— begin EXTRACT —

Intuition and Implementation of Gradient Boost Part-1

Arun Amballa
Analytics Vidhya
Published in
8 min readJul 2, 2020

--

Understanding the Math Intuition and Implementation of Gradient Boost for Regression Problem…!

Boosting

💥Gradient Boosting Algorithm:

Gradient Boosting or GBM (Gradient Boosting Machine) is another ensemble machine learning algorithm that works for both regression and classification problems. GBM uses the boosting technique, combining a number of weak learners to form a strong learner. The models in GBM are built sequentially and each of these subsequent models tries to reduce the error of the previous model. But how does each model reduce the errors of the previous model. That is done by building the models on the errors or the residuals of the previous model.

Gradient Boosting works for both Regression and Classification Problems.

— end EXTRACT —
— begin GIVEN ENTRIES —

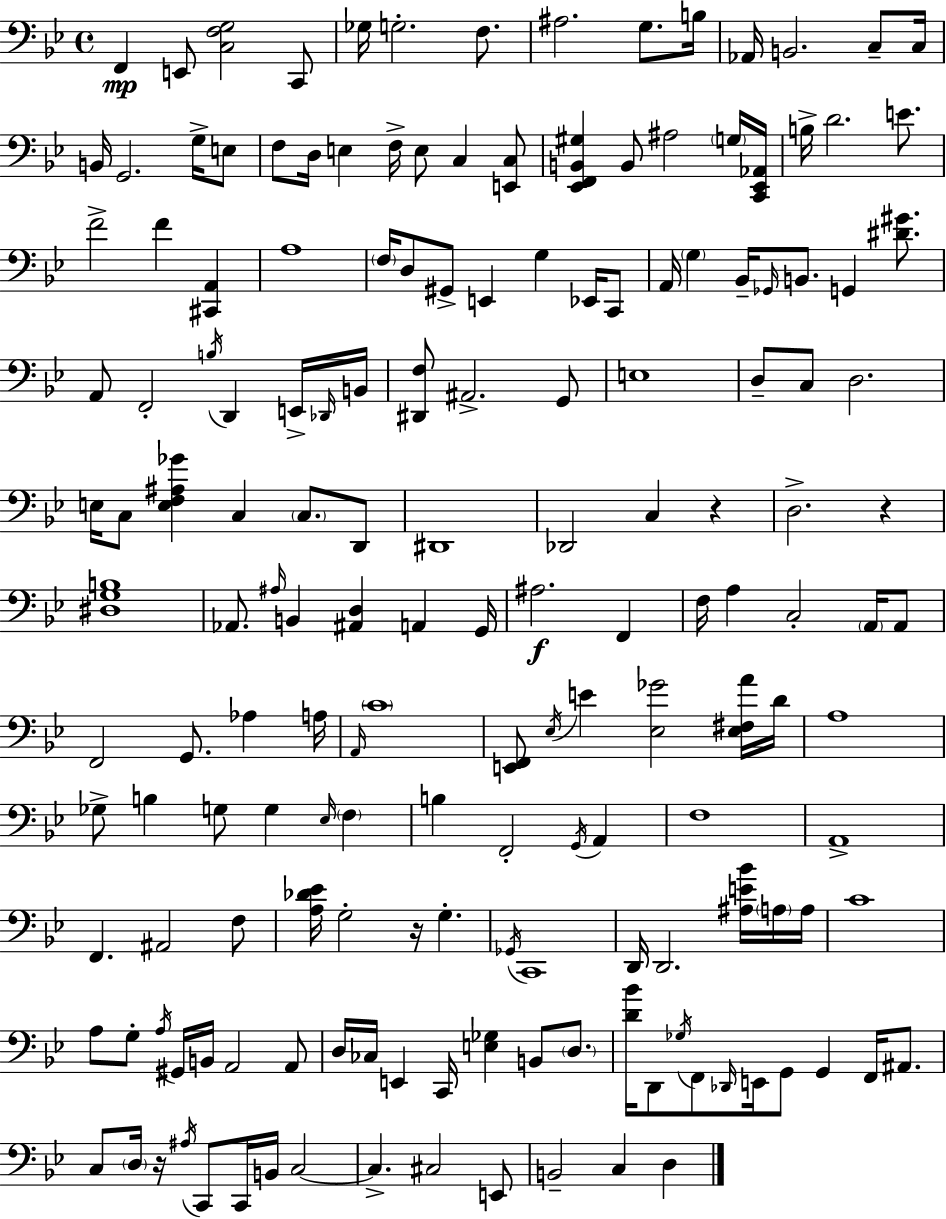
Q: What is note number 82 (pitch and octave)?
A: Ab3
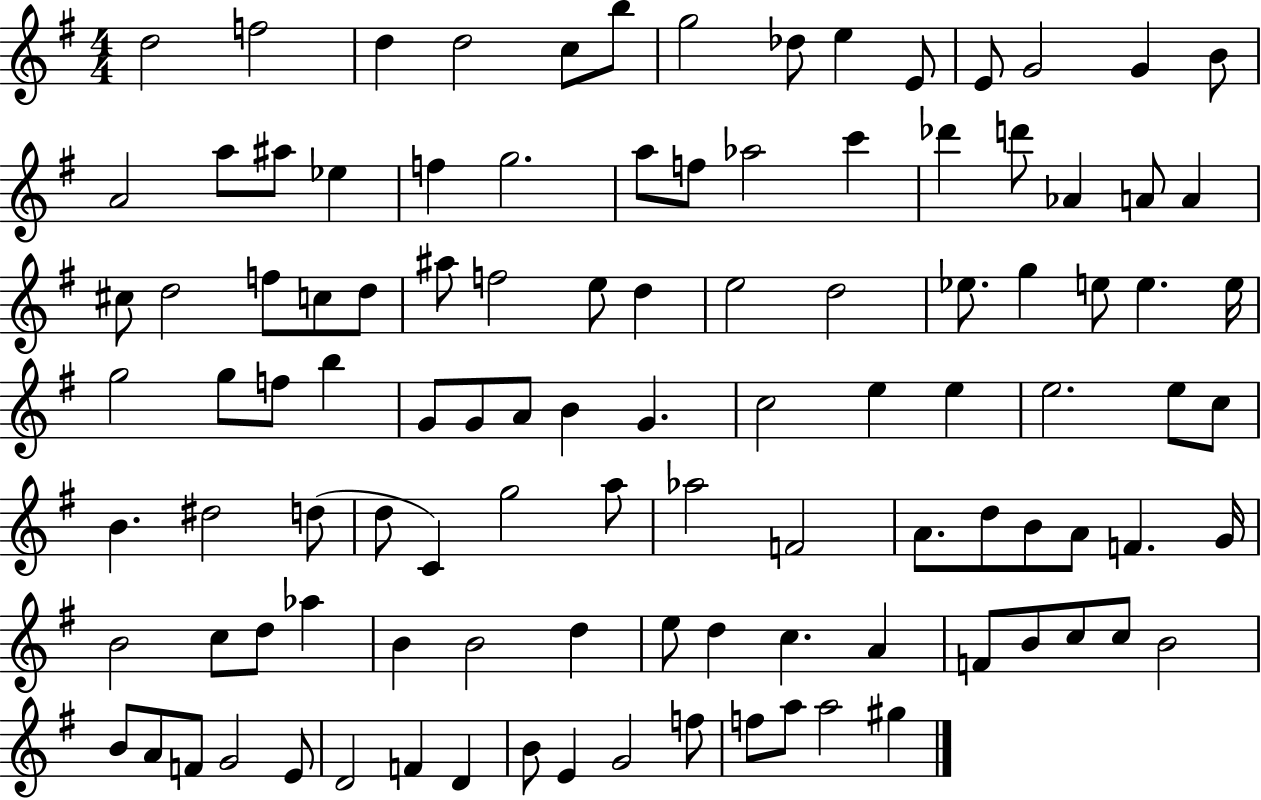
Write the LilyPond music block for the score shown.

{
  \clef treble
  \numericTimeSignature
  \time 4/4
  \key g \major
  d''2 f''2 | d''4 d''2 c''8 b''8 | g''2 des''8 e''4 e'8 | e'8 g'2 g'4 b'8 | \break a'2 a''8 ais''8 ees''4 | f''4 g''2. | a''8 f''8 aes''2 c'''4 | des'''4 d'''8 aes'4 a'8 a'4 | \break cis''8 d''2 f''8 c''8 d''8 | ais''8 f''2 e''8 d''4 | e''2 d''2 | ees''8. g''4 e''8 e''4. e''16 | \break g''2 g''8 f''8 b''4 | g'8 g'8 a'8 b'4 g'4. | c''2 e''4 e''4 | e''2. e''8 c''8 | \break b'4. dis''2 d''8( | d''8 c'4) g''2 a''8 | aes''2 f'2 | a'8. d''8 b'8 a'8 f'4. g'16 | \break b'2 c''8 d''8 aes''4 | b'4 b'2 d''4 | e''8 d''4 c''4. a'4 | f'8 b'8 c''8 c''8 b'2 | \break b'8 a'8 f'8 g'2 e'8 | d'2 f'4 d'4 | b'8 e'4 g'2 f''8 | f''8 a''8 a''2 gis''4 | \break \bar "|."
}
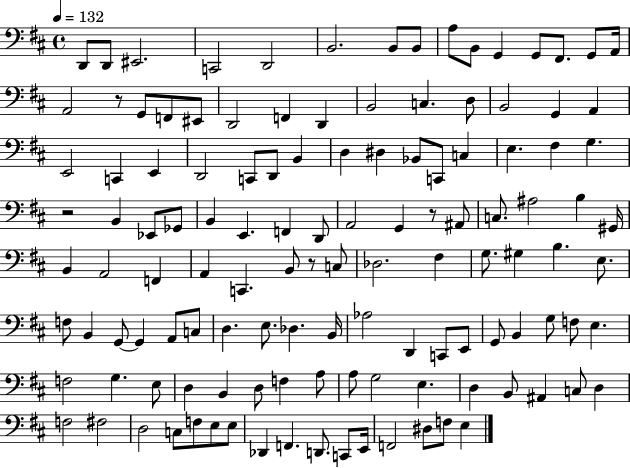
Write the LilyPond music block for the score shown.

{
  \clef bass
  \time 4/4
  \defaultTimeSignature
  \key d \major
  \tempo 4 = 132
  d,8 d,8 eis,2. | c,2 d,2 | b,2. b,8 b,8 | a8 b,8 g,4 g,8 fis,8. g,8 a,16 | \break a,2 r8 g,8 f,8 eis,8 | d,2 f,4 d,4 | b,2 c4. d8 | b,2 g,4 a,4 | \break e,2 c,4 e,4 | d,2 c,8 d,8 b,4 | d4 dis4 bes,8 c,8 c4 | e4. fis4 g4. | \break r2 b,4 ees,8 ges,8 | b,4 e,4. f,4 d,8 | a,2 g,4 r8 ais,8 | c8. ais2 b4 gis,16 | \break b,4 a,2 f,4 | a,4 c,4. b,8 r8 c8 | des2. fis4 | g8. gis4 b4. e8. | \break f8 b,4 g,8~~ g,4 a,8 c8 | d4. e8. des4. b,16 | aes2 d,4 c,8 e,8 | g,8 b,4 g8 f8 e4. | \break f2 g4. e8 | d4 b,4 d8 f4 a8 | a8 g2 e4. | d4 b,8 ais,4 c8 d4 | \break f2 fis2 | d2 c8 f8 e8 e8 | des,4 f,4. d,8. c,8 e,16 | f,2 dis8 f8 e4 | \break \bar "|."
}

— end GIVEN ENTRIES —

* _INSTRUCTION A_:
In the gradient boosting text, how does each model in GBM reduce the errors of the previous model?
* _INSTRUCTION B_:
Quote every one of the sheet-music rows above word for word, leaving out the picture lines.

* _WORKED ANSWER A_:
Each model is built on the errors, or residuals, of the previous model.

* _WORKED ANSWER B_:
Q: What is note number 82 (pitch and octave)?
A: Ab3
Write the LilyPond music block for the score shown.

{
  \clef treble
  \numericTimeSignature
  \time 4/4
  \key g \major
  d''2 f''2 | d''4 d''2 c''8 b''8 | g''2 des''8 e''4 e'8 | e'8 g'2 g'4 b'8 | \break a'2 a''8 ais''8 ees''4 | f''4 g''2. | a''8 f''8 aes''2 c'''4 | des'''4 d'''8 aes'4 a'8 a'4 | \break cis''8 d''2 f''8 c''8 d''8 | ais''8 f''2 e''8 d''4 | e''2 d''2 | ees''8. g''4 e''8 e''4. e''16 | \break g''2 g''8 f''8 b''4 | g'8 g'8 a'8 b'4 g'4. | c''2 e''4 e''4 | e''2. e''8 c''8 | \break b'4. dis''2 d''8( | d''8 c'4) g''2 a''8 | aes''2 f'2 | a'8. d''8 b'8 a'8 f'4. g'16 | \break b'2 c''8 d''8 aes''4 | b'4 b'2 d''4 | e''8 d''4 c''4. a'4 | f'8 b'8 c''8 c''8 b'2 | \break b'8 a'8 f'8 g'2 e'8 | d'2 f'4 d'4 | b'8 e'4 g'2 f''8 | f''8 a''8 a''2 gis''4 | \break \bar "|."
}
Write the LilyPond music block for the score shown.

{
  \clef bass
  \time 4/4
  \defaultTimeSignature
  \key d \major
  \tempo 4 = 132
  d,8 d,8 eis,2. | c,2 d,2 | b,2. b,8 b,8 | a8 b,8 g,4 g,8 fis,8. g,8 a,16 | \break a,2 r8 g,8 f,8 eis,8 | d,2 f,4 d,4 | b,2 c4. d8 | b,2 g,4 a,4 | \break e,2 c,4 e,4 | d,2 c,8 d,8 b,4 | d4 dis4 bes,8 c,8 c4 | e4. fis4 g4. | \break r2 b,4 ees,8 ges,8 | b,4 e,4. f,4 d,8 | a,2 g,4 r8 ais,8 | c8. ais2 b4 gis,16 | \break b,4 a,2 f,4 | a,4 c,4. b,8 r8 c8 | des2. fis4 | g8. gis4 b4. e8. | \break f8 b,4 g,8~~ g,4 a,8 c8 | d4. e8. des4. b,16 | aes2 d,4 c,8 e,8 | g,8 b,4 g8 f8 e4. | \break f2 g4. e8 | d4 b,4 d8 f4 a8 | a8 g2 e4. | d4 b,8 ais,4 c8 d4 | \break f2 fis2 | d2 c8 f8 e8 e8 | des,4 f,4. d,8. c,8 e,16 | f,2 dis8 f8 e4 | \break \bar "|."
}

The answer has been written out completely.